Assigned Risk Definition and Legal Meaning

On this page, you'll find the legal definition and meaning of Assigned Risk, written in plain English, along with examples of how it is used.

What is Assigned Risk?

(n) Assigned Risk is the contingent liability associated with an insurance cover which has been transferred to another person or entity along with the premium of such assigned policy.

History and Meaning of Assigned Risk

Assigned Risk is the term used to describe the situation in which an insurer is required by law to provide coverage to a person, business or entity even though they are considered to be high-risk. This type of policy is usually more expensive than standard insurance policies, as the insurer is taking on an increased level of risk. This type of policy is typically assigned by a state government to a particular insurer on a rotating basis.

Assigned Risk plans were first introduced in the United States in the 1940s as a way to ensure that high-risk drivers could obtain car insurance. Since then, the use of Assigned Risk policies has expanded to cover other areas of insurance, such as workers' compensation and liability insurance.

Examples of Assigned Risk

  1. A person with a poor driving record may be assigned to an Assigned Risk plan by the state department of motor vehicles, making it mandatory for an insurance company to provide them with coverage, even though they represent a higher risk of accidents and claims.

  2. A small business that operates in a high-risk industry, such as construction or manufacturing, may be required by law to obtain Assigned Risk workers' compensation insurance.

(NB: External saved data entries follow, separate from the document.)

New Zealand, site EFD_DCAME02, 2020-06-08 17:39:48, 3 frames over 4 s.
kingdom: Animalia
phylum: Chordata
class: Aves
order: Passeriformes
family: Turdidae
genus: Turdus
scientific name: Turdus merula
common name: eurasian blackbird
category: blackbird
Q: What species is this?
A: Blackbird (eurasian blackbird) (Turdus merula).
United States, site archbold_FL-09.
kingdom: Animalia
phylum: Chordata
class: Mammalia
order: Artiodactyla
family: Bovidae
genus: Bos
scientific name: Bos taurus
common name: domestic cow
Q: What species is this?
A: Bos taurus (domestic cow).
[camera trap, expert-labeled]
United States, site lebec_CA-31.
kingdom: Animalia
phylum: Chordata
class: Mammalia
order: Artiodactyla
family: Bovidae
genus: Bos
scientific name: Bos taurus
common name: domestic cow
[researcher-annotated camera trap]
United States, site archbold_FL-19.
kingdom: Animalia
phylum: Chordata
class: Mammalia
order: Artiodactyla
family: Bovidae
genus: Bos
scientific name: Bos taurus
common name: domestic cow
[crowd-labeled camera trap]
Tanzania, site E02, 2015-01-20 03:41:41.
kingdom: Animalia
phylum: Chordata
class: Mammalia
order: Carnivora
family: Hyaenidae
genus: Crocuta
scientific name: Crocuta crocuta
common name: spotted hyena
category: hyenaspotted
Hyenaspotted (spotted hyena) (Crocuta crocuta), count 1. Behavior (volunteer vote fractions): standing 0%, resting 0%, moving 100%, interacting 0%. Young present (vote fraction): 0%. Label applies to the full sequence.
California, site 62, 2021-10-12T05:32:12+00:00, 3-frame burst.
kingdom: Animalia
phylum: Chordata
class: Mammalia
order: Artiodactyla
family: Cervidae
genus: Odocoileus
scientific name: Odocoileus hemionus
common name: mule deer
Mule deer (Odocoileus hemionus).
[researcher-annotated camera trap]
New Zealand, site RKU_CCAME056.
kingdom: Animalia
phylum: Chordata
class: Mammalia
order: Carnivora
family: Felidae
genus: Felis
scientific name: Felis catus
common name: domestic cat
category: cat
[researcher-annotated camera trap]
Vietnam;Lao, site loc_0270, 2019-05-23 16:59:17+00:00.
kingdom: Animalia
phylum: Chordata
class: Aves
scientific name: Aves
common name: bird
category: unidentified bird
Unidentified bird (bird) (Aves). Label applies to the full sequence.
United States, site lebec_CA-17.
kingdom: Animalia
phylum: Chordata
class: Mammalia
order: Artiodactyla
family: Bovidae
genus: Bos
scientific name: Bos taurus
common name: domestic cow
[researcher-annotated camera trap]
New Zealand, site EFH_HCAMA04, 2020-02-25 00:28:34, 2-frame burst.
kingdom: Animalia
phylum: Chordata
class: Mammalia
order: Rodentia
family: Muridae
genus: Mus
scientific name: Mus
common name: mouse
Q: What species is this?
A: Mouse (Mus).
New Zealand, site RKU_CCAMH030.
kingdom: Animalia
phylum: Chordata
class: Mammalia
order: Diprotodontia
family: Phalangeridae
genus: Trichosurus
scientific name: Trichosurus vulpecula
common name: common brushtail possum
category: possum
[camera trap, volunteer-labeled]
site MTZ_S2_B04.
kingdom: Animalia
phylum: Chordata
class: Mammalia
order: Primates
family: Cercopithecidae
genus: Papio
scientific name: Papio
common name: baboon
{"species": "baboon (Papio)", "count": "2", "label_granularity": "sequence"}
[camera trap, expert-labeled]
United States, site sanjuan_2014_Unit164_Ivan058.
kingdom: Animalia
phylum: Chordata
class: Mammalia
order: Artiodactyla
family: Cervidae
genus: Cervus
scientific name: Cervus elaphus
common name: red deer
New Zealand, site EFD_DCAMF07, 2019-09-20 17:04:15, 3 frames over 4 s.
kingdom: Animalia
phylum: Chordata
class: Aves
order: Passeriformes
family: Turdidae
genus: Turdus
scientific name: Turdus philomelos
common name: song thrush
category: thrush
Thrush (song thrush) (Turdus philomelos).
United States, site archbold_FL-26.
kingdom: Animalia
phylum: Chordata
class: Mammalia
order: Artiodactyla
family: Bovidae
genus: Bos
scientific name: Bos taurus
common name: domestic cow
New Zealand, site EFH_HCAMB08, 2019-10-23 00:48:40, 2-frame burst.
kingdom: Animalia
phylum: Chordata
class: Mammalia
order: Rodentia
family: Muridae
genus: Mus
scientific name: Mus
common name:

  3. A new driver who has just obtained their driver's license and has no prior driving history may also be assigned to an Assigned Risk plan until they have established a driving history.

Legal Terms Similar to Assigned Risk

  1. Risk Pooling: a mechanism by which the cost of insuring high-risk individuals is shared among a large group of people or entities, so that the burden of higher premiums is spread out over a wider population.

  2. High-risk Insurance: a type of insurance policy that covers individuals or entities that are considered high-risk, such as those with poor driving records or those operating in high-risk industries.

  3. Underwriting: the process by which an insurance company evaluates an individual or entity's risk and determines the appropriate level of coverage and premium for their policy.